Project by Emirhan Akin
09.10-16.11.2023
“Cleaners are invisible (also in valuative terms) and the final product of their work needs to be invisible, too. After a cleaning day, I share my invisibility with the waste of the creative minds, either in trash bins or in toilets. “The distasteful needs to be removed behind the scenes of social life,” writes Norbert Elias in The Civilizing Process. As once-called uncivilised, I would like to start to unfold the obscure structural dynamics within the European context to gain deeper understanding of the societal, economic, and political interactions behind the scene of this (my) immigrant work.”

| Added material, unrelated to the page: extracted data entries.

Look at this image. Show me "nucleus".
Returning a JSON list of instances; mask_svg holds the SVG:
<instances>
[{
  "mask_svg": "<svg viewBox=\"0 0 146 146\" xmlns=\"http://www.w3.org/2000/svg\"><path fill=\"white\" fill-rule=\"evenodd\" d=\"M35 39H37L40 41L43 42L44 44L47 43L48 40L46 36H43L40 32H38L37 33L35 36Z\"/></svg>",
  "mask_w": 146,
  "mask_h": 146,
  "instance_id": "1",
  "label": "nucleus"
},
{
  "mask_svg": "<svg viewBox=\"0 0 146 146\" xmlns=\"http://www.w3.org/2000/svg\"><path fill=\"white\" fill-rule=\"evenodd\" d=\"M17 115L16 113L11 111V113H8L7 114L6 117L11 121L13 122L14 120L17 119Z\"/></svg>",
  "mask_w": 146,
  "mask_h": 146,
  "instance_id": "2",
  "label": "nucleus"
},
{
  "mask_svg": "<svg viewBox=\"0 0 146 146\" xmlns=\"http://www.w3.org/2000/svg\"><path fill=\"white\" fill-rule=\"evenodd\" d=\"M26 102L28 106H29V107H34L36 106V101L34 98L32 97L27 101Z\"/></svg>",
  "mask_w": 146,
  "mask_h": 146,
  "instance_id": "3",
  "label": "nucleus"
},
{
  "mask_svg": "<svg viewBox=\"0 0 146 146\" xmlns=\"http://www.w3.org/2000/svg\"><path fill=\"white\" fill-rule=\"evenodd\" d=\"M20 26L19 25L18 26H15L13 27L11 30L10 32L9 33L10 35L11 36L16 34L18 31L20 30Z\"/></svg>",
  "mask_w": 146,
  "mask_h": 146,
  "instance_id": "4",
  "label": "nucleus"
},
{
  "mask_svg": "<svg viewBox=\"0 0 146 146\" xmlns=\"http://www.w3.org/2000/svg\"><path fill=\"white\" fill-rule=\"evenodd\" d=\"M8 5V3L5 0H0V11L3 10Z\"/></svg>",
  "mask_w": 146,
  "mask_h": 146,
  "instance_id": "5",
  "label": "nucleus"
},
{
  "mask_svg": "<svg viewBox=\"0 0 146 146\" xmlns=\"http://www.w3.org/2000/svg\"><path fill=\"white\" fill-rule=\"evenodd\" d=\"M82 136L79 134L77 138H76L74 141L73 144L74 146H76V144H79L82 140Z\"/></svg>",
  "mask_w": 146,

By rethinking the notions of working, exhaustion, and the slash between the precariat/artist, Emirhan aims to unearth the embodied knowledge he has stored from the cleaning job he has been working for to sustain his art practice, to draw parallels between the durational performance pieces (eventually performance art) and the word cleaning (and it’s political, historical and societal connotations). To dissect this immigrant work (and it’s economy of exhaustion which is accumulated in the muscle memory) he plans to focus on the invisibility (of both the cleaner and the end product) as in material and medium (he plans to use). Therefore, (not fixed/could potentially change) he is interested in working with sound whether it’s field recording of the non-spaces (areas that are overlooked, neglected, transitional in nature or might not be designed for human interaction) or a transcription of a conversation during an encounter (with human and non-human).
By researching the architectural approach to the non-spaces of the city (and the residency-space) he aims to intervene those undefined-areas with these sonic experiments.
Anthropologist Mary Douglas’ argued in her book Purity and Danger (published in 1960), dirt as a ‘matter out of place’ came to be seen as repellent not because of its inherent foulness but because its existence could not be reconciled with the patterns and assumptions undergirding the existing social order. As artist delves into his research on ‘cleaning’ he considers these perpetual ouroboros of immigration patterns inevitable to go unseen. To be able to access the archival knowledge of the past (and present) immigration policies, he plans to visit any possible institutions (with archive) within the town of Hollabrunn.